Fatto costitutivo della pretesa dell’attrice era la sua qualità di avente diritto all’assunzione privilegiata ex legge 482 del 68 che se riconosciuto avrebbe fatto si che la stessa venisse fin da subito assunta alle Poste anziché attendere 11 anni. Il diritto leso dal fatto illecito di Poste Italiane era il “diritto all’assunzione”, e non il “diritto alla retribuzione”. La lesione del diritto all’assunzione, presupposto del danno , ha provocato per conseguenza la perduta possibilità di guadagnare, e il danno da perduta possibilità di guadagnare (lucro cessante ) va commisurato in via equitativa alle retribuzione perdute medio tempore.Tale pregiudizio deve essere determinato, senza necessità di una specifica prova da parte del lavoratore, sulla base del complesso retributivo che il richiedente avrebbe potuto conseguire, ove tempestivamente assunto, salvo che il datore di lavoro provi che, nelle more, il lavoratore abbia avuto un’altra attività lavorativa.

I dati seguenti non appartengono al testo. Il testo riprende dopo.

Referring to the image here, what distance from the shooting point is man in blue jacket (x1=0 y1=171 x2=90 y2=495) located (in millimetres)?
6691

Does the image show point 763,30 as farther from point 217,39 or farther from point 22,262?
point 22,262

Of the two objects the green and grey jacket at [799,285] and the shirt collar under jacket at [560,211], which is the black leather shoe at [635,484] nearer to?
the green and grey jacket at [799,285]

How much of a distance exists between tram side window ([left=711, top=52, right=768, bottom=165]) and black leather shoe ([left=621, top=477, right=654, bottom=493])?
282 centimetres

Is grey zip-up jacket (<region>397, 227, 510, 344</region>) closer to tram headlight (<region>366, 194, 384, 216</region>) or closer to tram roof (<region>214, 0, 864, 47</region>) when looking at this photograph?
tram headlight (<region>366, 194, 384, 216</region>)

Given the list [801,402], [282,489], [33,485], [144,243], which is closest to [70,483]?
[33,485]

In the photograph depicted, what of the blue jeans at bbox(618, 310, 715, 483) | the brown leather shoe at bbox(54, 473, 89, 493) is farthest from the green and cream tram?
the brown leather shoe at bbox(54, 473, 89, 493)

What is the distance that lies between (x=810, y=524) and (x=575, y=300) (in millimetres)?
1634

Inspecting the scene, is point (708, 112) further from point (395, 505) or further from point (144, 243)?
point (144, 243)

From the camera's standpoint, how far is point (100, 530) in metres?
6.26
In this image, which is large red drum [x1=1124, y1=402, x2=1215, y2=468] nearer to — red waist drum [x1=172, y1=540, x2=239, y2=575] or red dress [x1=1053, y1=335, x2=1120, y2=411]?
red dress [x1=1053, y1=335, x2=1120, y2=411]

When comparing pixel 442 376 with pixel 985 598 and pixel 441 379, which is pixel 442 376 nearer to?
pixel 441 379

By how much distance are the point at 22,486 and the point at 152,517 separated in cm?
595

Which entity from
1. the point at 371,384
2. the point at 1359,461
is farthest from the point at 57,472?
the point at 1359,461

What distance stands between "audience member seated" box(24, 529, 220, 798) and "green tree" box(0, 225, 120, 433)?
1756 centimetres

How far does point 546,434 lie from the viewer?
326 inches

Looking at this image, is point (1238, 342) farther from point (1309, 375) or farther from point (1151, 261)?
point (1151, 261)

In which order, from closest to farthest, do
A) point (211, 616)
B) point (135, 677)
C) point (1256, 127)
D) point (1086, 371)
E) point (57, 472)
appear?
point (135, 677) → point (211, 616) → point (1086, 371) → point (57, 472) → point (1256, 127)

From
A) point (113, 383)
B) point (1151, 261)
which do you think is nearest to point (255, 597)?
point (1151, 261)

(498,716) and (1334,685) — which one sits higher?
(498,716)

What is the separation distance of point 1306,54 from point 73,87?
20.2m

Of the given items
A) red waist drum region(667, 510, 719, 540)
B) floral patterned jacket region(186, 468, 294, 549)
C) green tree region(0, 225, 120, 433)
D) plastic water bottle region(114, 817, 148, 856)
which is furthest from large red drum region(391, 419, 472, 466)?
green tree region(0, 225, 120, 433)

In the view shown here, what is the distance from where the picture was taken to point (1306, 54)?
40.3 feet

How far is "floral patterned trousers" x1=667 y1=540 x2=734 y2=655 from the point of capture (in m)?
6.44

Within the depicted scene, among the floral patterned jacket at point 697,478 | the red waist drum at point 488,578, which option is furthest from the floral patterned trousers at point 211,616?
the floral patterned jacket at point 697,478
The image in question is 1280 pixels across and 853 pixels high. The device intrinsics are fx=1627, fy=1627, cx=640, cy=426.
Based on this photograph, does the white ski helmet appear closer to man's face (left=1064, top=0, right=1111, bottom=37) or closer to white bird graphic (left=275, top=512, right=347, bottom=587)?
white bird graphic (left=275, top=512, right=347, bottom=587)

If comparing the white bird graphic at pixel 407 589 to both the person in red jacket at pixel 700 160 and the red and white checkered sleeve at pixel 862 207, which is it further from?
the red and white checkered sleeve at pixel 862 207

A maggiore ragione l’ormai risalente ma consolidato principio giurisprudenziale ritiene il datore di lavoro , che ritardi ingiustificatamente l’assunzione del lavoratore – vincitore di un concorso da esso indetto – obbligato al risarcimento del danno da questi subito, ravvisabile nelle retribuzioni perdute a far data dalla domanda di assunzione (da ultimo Cass. civ. S.U. 4 aprile 2017 n. 8687). Secondo la Corte, chi vince un concorso pubblico, indipendentemente dalla nomina, acquisisce un vero e proprio diritto all’assunzione da parte dell’amministrazione che ha pubblicato il bando di concorso. La sua aspettativa di ottenere un’entrata economica fissa, grazie allo stipendio da dipendente, va quindi tutelata.